Plus virulents mais toujours à la recherche d’une neutralité dans l’écriture, les premiers tomes du journal de Charles Juliet ressassaient en les interrogeant ces pulsions suicidaires et ce besoin d’écrire pour ne pas s’enfoncer, pour ne plus souffrir. Au fur et à mesure de l’écriture, du travail du temps, Juliet soigne ses inquiétudes. Gratitude continue de scruter cet être qui écrit « je ». Ainsi, revient-il sur « cet ego qu’il faut détrôner », en commençant par « prendre conscience de tout ce qui le constitue ». Lire Charles Juliet, c’est un peu ouvrir un manuel de survie qui s'approprie le mot de Térence : « rien de ce qui est humain ne m’est étranger ». Au contraire de Beckett qu’il rencontre et auquel il consacre un livre (Rencontres avec Samuel Beckett, 1999, POL), Charles Juliet ne s’enferme pas dans la souffrance. S’il écrit à partir d’elle, c’est pour s’en libérer. Avec une écriture dépouillée, d’une « absolue nudité » car « lorsqu’on veut dire la souffrance, il ne faut pas un mot de trop ».

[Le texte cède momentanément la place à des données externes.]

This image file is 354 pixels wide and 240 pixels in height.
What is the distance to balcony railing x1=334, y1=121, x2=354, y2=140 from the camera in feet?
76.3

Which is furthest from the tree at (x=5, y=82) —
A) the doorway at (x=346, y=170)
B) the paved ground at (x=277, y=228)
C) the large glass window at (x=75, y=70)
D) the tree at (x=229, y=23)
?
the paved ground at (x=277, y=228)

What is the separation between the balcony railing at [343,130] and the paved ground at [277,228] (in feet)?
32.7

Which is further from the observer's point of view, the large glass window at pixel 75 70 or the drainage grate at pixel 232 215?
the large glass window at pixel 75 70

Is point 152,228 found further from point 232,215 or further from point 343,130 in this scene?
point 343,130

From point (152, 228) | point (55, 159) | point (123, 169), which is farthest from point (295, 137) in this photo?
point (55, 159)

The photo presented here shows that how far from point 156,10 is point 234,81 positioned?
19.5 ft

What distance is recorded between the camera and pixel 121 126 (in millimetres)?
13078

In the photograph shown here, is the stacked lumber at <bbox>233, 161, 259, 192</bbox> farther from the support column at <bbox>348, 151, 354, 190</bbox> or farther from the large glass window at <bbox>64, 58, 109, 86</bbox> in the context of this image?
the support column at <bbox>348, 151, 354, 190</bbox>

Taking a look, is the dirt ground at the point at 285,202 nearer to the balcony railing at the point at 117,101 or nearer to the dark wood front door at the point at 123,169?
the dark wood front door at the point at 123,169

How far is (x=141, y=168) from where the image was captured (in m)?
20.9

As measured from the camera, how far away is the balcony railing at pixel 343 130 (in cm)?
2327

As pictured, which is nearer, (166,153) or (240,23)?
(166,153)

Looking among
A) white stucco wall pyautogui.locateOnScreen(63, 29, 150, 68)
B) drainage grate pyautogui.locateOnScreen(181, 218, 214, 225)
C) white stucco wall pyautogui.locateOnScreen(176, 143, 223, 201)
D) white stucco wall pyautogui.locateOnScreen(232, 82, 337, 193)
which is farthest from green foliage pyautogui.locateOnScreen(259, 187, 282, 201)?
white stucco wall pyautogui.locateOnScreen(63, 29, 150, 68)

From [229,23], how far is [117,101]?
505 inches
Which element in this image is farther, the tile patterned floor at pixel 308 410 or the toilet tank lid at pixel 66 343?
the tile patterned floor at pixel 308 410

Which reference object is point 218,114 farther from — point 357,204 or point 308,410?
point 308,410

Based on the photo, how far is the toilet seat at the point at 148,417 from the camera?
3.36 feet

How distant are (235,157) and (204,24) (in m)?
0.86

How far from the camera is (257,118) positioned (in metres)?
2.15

L’ensemble des notes de Gratitude témoignent de cette mutation d’un repli de soi à une ouverture sur le monde. Charles Juliet se fait bien plus l’écho de la souffrance des autres, des nouvelles du monde. Les traumatismes individuels se succèdent (viol, inceste, abandon, suicide…). De ses œuvres de référence, pour la plupart produites par des survivants de la Shoah (dont l’écrivain Aharon Appelfeld qui vient lui aussi de mourir) et des bagnes staliniens, il affirme : « elles sont l’arrière-plan de ce que j’écris ». On comprend combien Gratitude est un gage de résilience qui, coûte que coûte, donne à entendre qu’on peut se libérer d’une destinée tragique et « naître à soi-même ».